DA SAVONANEWS ha titolato: Volo dell’Angelo, tecnici francesi a Roccavignale per gli ultimi dettagli sulla posa del cavo. Presentato in Comune il progetto esecutivo della zip line. Quattro funi di dimensioni crescenti per superare strade, fiume e linee elettriche prima di arrivare alla fune definitiva. – Di Graziano De Valle
di Graziano De Valle – Il Volo dell’Angelo di Roccavignale entra in una nuova fase. Proseguono spediti gli interventi propedeutici alla realizzazione del progetto, destinato a rappresentare una nuova importante attrazione turistica dell’entroterra savonese. Lo scorso giugno erano partiti ufficialmente i lavori preliminari, con l’esecuzione dei primi rilievi plano-altimetrici, indispensabili per definire il dimensionamento delle fondazioni delle stazioni di partenza e di arrivo.
Ieri, 9 settembre 2026, è arrivato un nuovo passaggio significativo. In Comune sono arrivati i fornitori francesi della tecnologia utilizzata per la zip line, che hanno presentato all’Amministrazione il progetto esecutivo e affrontato gli ultimi aspetti tecnici legati alla posa del cavo.
Un’operazione tutt’altro che semplice, considerata la particolare conformazione del tracciato. “È stato un incontro molto interessante per risolvere le ultime questioni legate alla posa del cavo”, spiega il sindaco Amedeo Fracchia.
Per arrivare alla posa del cavo definitivo sarà necessario procedere per fasi, utilizzando quattro cavi di dimensioni crescenti. Il tracciato dovrà attraversare due strade comunali, la provinciale 28 bis, il fiume Zemola, una linea elettrica da 15 mila volt e una linea a bassa tensione. La fune passerà inoltre sopra una cabina di trasformazione elettrica e il cimitero comunale.

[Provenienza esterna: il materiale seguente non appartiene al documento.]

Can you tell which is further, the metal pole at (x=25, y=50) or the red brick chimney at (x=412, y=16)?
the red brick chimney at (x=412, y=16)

“Non ci siamo fatti mancare nulla, ma questo è lo scotto da pagare per avere adrenalina pura”, commenta con una battuta il sindaco. “In due punti del tracciato si volerà a 120 chilometri orari, all’altezza delle piante. Sarà una sensazione davvero unica. Siamo pronti a scavare davvero“.
La zip line sarà lunga circa 1.400 metri e sarà sostenuta da un cavo d’acciaio del diametro di 22 millimetri. Il percorso collegherà il centro di Roccavignale con l’area dei Laghi del Dolmen, superando un dislivello di circa 200 metri. Un intervento pensato non soltanto per gli amanti dell’adrenalina, ma anche per ampliare e qualificare l’offerta turistica del territorio.
La realizzazione dell’opera è stata affidata alla Ecogreed, che collaborerà con la società francese specializzata nella tecnologia degli impianti a fune. Una scelta legata alla necessità di garantire elevati standard di sicurezza e affidabilità per un’infrastruttura caratterizzata da numerose complessità tecniche. Sul piano economico, il progetto ha ottenuto un finanziamento regionale di 600mila euro, pari al 70 per cento dell’investimento previsto. La quota restante, corrispondente al 30 per cento, sarà sostenuta dal Comune di Roccavignale.